■ TEXT SEGMENT ■
Botanic Gardens do not just serve the purpose of maintaining beautiful and interesting horticultural displays, but along with plantations and ‘field genebanks’, maintain plants away from their natural habitat, as an additional insurance policy against their loss. 

For the purposes of conservation, living collections may exist so that seeds or vegetative material can be collected which is then used in restoration projects, research, education as well as horticultural development and display. Living collections are particularly important for species:

  • that have poor seed quality or do not produce any seed at all
  • that have desiccation sensitive seeds that cannot be stored in a seedbank
  • that are intended for transplanting in which case large quantities of plants are required
  • whose genetic diversity is at risk in the wild plant
  • who have been (or will be) impacted in the natural habitat or if plants take a particularly long time to reproduce.

However, where possible, maintaining plants in living collections is preferably one of several methods used to help conserve species and it is definitely not used for all. This is because it requires a lot of time, effort, space and funds to establish and maintain, and genetic problems can occur in the collection reducing plant quality. Unlike tissue culture, living collections do not require plants to be frequently 'turned over', but possibly 'potted up'. The collection can be expected to last as long as the plants live, and therefore recollection or propagation may be required at some point to ensure ongoing sucessful conservation.

Living collections, if they are to be used, can be established in a number of different ways.

This may include sowing seed, taking cuttings of plants or dividing off suckers, it may involve tissue culture, grafting rare plants onto root stock of plants that are more common, or transplanting from other locations. Using seed to establish a living collection is preferential as this has the greatest potential to broaden genetic diversity within the new population.

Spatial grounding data
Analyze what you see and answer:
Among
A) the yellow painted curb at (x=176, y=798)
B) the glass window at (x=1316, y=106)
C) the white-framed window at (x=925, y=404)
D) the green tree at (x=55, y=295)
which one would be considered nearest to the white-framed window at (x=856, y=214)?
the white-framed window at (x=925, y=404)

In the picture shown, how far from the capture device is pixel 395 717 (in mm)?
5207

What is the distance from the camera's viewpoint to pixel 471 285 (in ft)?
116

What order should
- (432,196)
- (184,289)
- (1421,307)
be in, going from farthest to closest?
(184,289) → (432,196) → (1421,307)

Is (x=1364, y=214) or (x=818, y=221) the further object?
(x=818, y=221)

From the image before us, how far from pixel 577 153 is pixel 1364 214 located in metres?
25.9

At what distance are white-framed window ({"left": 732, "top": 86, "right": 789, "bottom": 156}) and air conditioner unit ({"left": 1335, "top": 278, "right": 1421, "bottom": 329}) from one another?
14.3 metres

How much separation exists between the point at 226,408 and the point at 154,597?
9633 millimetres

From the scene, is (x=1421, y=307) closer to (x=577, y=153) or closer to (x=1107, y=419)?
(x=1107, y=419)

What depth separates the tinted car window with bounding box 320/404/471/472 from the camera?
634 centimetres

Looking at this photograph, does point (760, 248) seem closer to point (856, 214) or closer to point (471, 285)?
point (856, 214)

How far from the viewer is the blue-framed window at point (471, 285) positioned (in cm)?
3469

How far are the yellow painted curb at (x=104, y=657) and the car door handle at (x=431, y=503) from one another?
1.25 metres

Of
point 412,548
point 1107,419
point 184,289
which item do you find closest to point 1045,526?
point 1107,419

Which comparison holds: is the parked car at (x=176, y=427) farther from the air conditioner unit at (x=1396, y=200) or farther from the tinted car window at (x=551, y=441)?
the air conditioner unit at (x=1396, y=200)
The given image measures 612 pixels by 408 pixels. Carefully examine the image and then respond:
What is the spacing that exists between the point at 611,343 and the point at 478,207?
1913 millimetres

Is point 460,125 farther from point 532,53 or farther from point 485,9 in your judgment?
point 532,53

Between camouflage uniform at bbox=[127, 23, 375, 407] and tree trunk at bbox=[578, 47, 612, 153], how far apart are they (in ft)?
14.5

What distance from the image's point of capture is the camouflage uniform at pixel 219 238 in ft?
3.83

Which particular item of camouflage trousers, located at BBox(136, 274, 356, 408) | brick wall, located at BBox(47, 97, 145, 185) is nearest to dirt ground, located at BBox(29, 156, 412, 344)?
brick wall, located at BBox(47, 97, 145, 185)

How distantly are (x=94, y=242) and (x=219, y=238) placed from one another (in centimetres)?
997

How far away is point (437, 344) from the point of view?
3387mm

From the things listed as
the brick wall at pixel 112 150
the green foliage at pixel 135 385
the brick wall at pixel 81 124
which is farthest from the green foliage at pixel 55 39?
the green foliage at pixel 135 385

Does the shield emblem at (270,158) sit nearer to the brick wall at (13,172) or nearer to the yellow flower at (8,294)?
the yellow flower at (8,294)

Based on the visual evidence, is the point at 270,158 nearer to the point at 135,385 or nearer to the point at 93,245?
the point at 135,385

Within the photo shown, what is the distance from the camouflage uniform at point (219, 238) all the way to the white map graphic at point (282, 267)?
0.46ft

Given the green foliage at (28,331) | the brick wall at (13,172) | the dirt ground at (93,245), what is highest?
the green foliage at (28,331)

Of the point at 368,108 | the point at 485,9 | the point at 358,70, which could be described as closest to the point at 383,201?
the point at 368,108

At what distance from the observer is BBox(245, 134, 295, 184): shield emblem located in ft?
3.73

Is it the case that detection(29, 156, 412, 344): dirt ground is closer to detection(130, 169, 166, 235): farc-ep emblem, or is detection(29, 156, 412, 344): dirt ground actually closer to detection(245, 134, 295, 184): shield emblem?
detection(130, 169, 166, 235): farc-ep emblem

■ WHAT IS BEING ASKED ■
According to the text on living plant collections, why is using seed the preferred way to establish a living collection? The data plays no part in the work here.

■ EXERCISE ANSWER ■
Seed has the greatest potential to broaden genetic diversity within the new population.